Numbness in your leg (either left or right)

Be careful if you notice that the low back pain (lumbalgia) mentioned before is going down your leg (left or right), either through the front or the back side. If there’s a pain that stops you from moving, as well as a numbness in that leg, you are facing sciatica (neuralgia along the sciatic nerve).

It is a vague constant pain that will bother you more if you’re still or standing up. If you rode for many miles, your position was rigid and you had to fight against wind, your lower back will be affected.

Tips to reduce numbness in your legs

  • Put yourself in the hands of a good professional and follow his/her advice.
  • Depending on the degree of pain and lack of strength, rest may be mandatory.
  • If pain stops you from normal day-to-day activity you may have to resort to analgesics, muscle relaxants, and anti-inflammatories. As always, consult your physician or doctor prior to taking any new medications.
  • Use of a vitamin B complex or B12 can be quite positive in recovery. Ask a good professional nutritionist.
  • Gently stretch your foot upwards; repeat the movement with the other leg until you feel your sciatic nerve is relaxing a bit.

Exhaustion

Tiredness after tons of miles? Don’t play down the importance of it, even if it seems obvious. The symptoms are blood pressure fall, extreme tiredness, lack of appetite and even fever. Here, we are facing a tiredness syndrome due to the excess miles.

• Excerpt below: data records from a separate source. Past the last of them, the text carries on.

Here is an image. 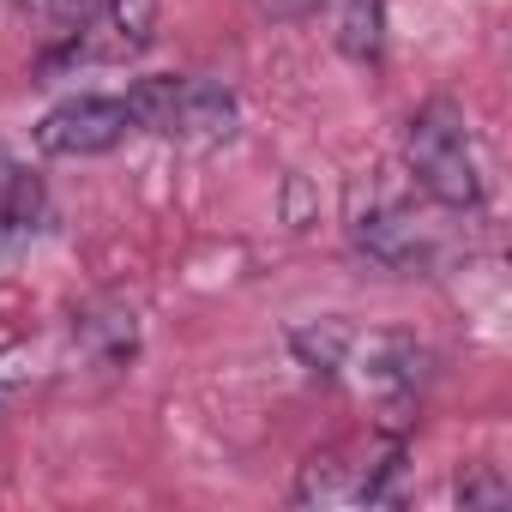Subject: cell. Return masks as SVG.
<instances>
[{
	"label": "cell",
	"mask_w": 512,
	"mask_h": 512,
	"mask_svg": "<svg viewBox=\"0 0 512 512\" xmlns=\"http://www.w3.org/2000/svg\"><path fill=\"white\" fill-rule=\"evenodd\" d=\"M127 115H133V127L175 139V145H223L241 121V103L223 79L157 73V79H139L127 91Z\"/></svg>",
	"instance_id": "cell-1"
},
{
	"label": "cell",
	"mask_w": 512,
	"mask_h": 512,
	"mask_svg": "<svg viewBox=\"0 0 512 512\" xmlns=\"http://www.w3.org/2000/svg\"><path fill=\"white\" fill-rule=\"evenodd\" d=\"M404 163L428 199L446 211H476L482 205V163L470 145V127L452 103H422L404 127Z\"/></svg>",
	"instance_id": "cell-2"
},
{
	"label": "cell",
	"mask_w": 512,
	"mask_h": 512,
	"mask_svg": "<svg viewBox=\"0 0 512 512\" xmlns=\"http://www.w3.org/2000/svg\"><path fill=\"white\" fill-rule=\"evenodd\" d=\"M350 241H356L362 260H374L386 272H404V278L428 272L434 253H440L434 247V229L404 199H392L380 187H356L350 193Z\"/></svg>",
	"instance_id": "cell-3"
},
{
	"label": "cell",
	"mask_w": 512,
	"mask_h": 512,
	"mask_svg": "<svg viewBox=\"0 0 512 512\" xmlns=\"http://www.w3.org/2000/svg\"><path fill=\"white\" fill-rule=\"evenodd\" d=\"M428 350L410 332H350L338 380H356L374 398H416V386L428 380Z\"/></svg>",
	"instance_id": "cell-4"
},
{
	"label": "cell",
	"mask_w": 512,
	"mask_h": 512,
	"mask_svg": "<svg viewBox=\"0 0 512 512\" xmlns=\"http://www.w3.org/2000/svg\"><path fill=\"white\" fill-rule=\"evenodd\" d=\"M133 133L127 97H67L37 121V151L43 157H103Z\"/></svg>",
	"instance_id": "cell-5"
},
{
	"label": "cell",
	"mask_w": 512,
	"mask_h": 512,
	"mask_svg": "<svg viewBox=\"0 0 512 512\" xmlns=\"http://www.w3.org/2000/svg\"><path fill=\"white\" fill-rule=\"evenodd\" d=\"M362 470H368V446H326L302 464L290 500L296 506H362Z\"/></svg>",
	"instance_id": "cell-6"
},
{
	"label": "cell",
	"mask_w": 512,
	"mask_h": 512,
	"mask_svg": "<svg viewBox=\"0 0 512 512\" xmlns=\"http://www.w3.org/2000/svg\"><path fill=\"white\" fill-rule=\"evenodd\" d=\"M37 217H43V187L0 139V229H31Z\"/></svg>",
	"instance_id": "cell-7"
},
{
	"label": "cell",
	"mask_w": 512,
	"mask_h": 512,
	"mask_svg": "<svg viewBox=\"0 0 512 512\" xmlns=\"http://www.w3.org/2000/svg\"><path fill=\"white\" fill-rule=\"evenodd\" d=\"M350 332H356V326H344V320H302V326L290 332V350H296V362H302L308 374L338 380V362H344Z\"/></svg>",
	"instance_id": "cell-8"
},
{
	"label": "cell",
	"mask_w": 512,
	"mask_h": 512,
	"mask_svg": "<svg viewBox=\"0 0 512 512\" xmlns=\"http://www.w3.org/2000/svg\"><path fill=\"white\" fill-rule=\"evenodd\" d=\"M338 49L350 61H380V49H386V0H344Z\"/></svg>",
	"instance_id": "cell-9"
},
{
	"label": "cell",
	"mask_w": 512,
	"mask_h": 512,
	"mask_svg": "<svg viewBox=\"0 0 512 512\" xmlns=\"http://www.w3.org/2000/svg\"><path fill=\"white\" fill-rule=\"evenodd\" d=\"M79 332H85V344H91V356H97L103 368H115V362H127V356L139 350V326H133V314H121V308L85 314Z\"/></svg>",
	"instance_id": "cell-10"
},
{
	"label": "cell",
	"mask_w": 512,
	"mask_h": 512,
	"mask_svg": "<svg viewBox=\"0 0 512 512\" xmlns=\"http://www.w3.org/2000/svg\"><path fill=\"white\" fill-rule=\"evenodd\" d=\"M452 500H458L464 512H476V506H506V500H512V482H506L500 464H464L458 482H452Z\"/></svg>",
	"instance_id": "cell-11"
},
{
	"label": "cell",
	"mask_w": 512,
	"mask_h": 512,
	"mask_svg": "<svg viewBox=\"0 0 512 512\" xmlns=\"http://www.w3.org/2000/svg\"><path fill=\"white\" fill-rule=\"evenodd\" d=\"M31 7L49 19V25H85V19H97L109 0H31Z\"/></svg>",
	"instance_id": "cell-12"
},
{
	"label": "cell",
	"mask_w": 512,
	"mask_h": 512,
	"mask_svg": "<svg viewBox=\"0 0 512 512\" xmlns=\"http://www.w3.org/2000/svg\"><path fill=\"white\" fill-rule=\"evenodd\" d=\"M260 7V19H308V13H320V0H253Z\"/></svg>",
	"instance_id": "cell-13"
}]
</instances>
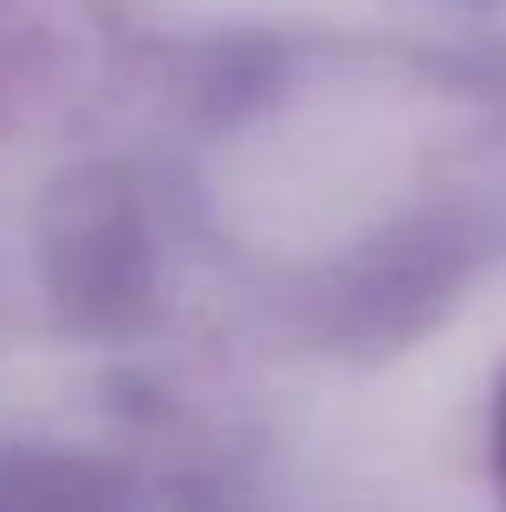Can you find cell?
<instances>
[{
  "label": "cell",
  "instance_id": "obj_1",
  "mask_svg": "<svg viewBox=\"0 0 506 512\" xmlns=\"http://www.w3.org/2000/svg\"><path fill=\"white\" fill-rule=\"evenodd\" d=\"M494 474H500V500H506V389H500V415H494Z\"/></svg>",
  "mask_w": 506,
  "mask_h": 512
}]
</instances>
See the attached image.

Tips to prevent exhaustion

Having rest is mandatory, as well as good hydration. Watch alcohol. It’s not recommended – I would like to emphasize this. Alcohol causes dehydration. It steals our water so it can be metabolized, so it’s not just our enemy when riding.

If you are tired after a long route, have some rest, drink fruit juices to top up your vitamins and minerals, water, and, of course, more fruit.